Checking out my computed styles didn't always illuminate exactly where a problem was coming from, but it frequently allowed me to rule out some potential factors. And that was enough to send me in the right direction toward solving an issue, and with a lot less frustration than in previous projects, where I had little hint of where to start looking.

###Making it mobile

Previous to this project, I'd made some attempts at using Bootstrap responsive utilities, namely its classes to hide or show certain elements on certain screen sizes. However, I found the utilities rather limiting What was I supposed to do if I didn't want to remove an element, but change how it looked? Making two different elements to hide/show at different times would work, but I was sure there must be a better way, even if I never stopped to figure out what it was.
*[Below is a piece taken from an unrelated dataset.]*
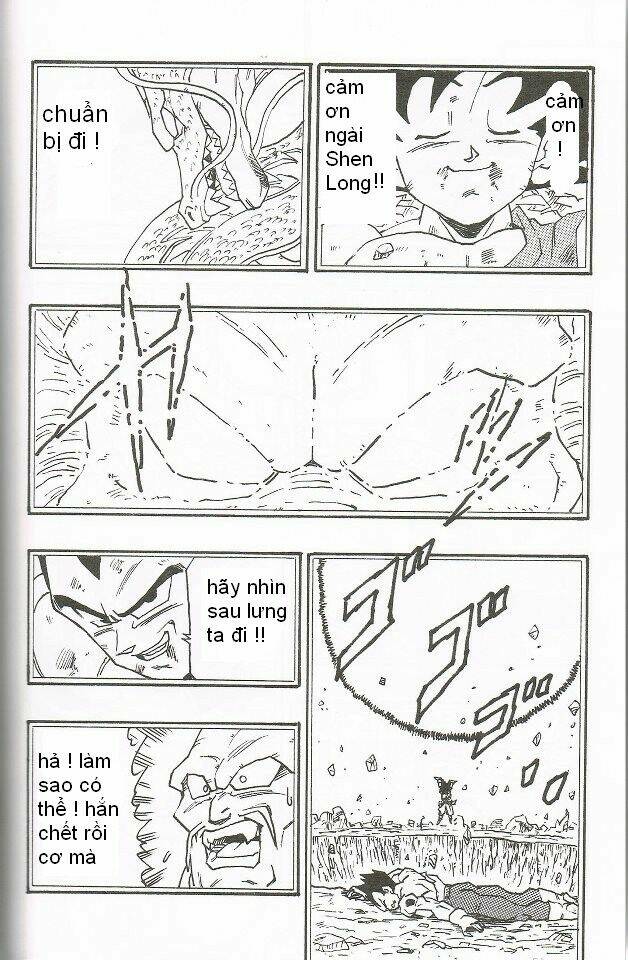 thế giới ngọc rồng - con trai frieza: ize chapter 1.2 43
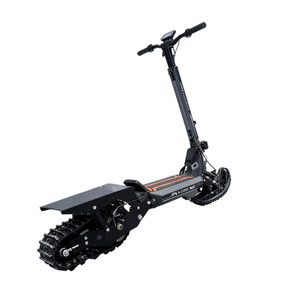 Scooter de Nieve Tres en Uno, Scooter con Tracas para Adultos, Vehículo de Esquí, Moto de Nieve - Product Image 5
Finally, it was time to learn about media queries. And I was surprised how easy they were to use once I actually looked into them. Media queries allow CSS styles to be toggled depending on the type of device or view the page is being displayed on. If you want an image to go from small and left-aligned on desktop to big and centered on mobile, media queries have you covered.

I did have a fair amount of hiccups testing my site on other devices, since it tended to behave differently on my dev tool mobile view than on my actual mobile phone. Not owning a tablet to test on, the true tablet version of the site remains a mystery to me. I was also unclear how screen pixel width varied or broke down between devices.

I did not want to invest the time to learn more about the wonderful world of mobile screen widths during this particular project, but I will definitely be looking into this before making another mobile site, because I feel like I did some pretty quirky things with screen widths here that might not have been necessary.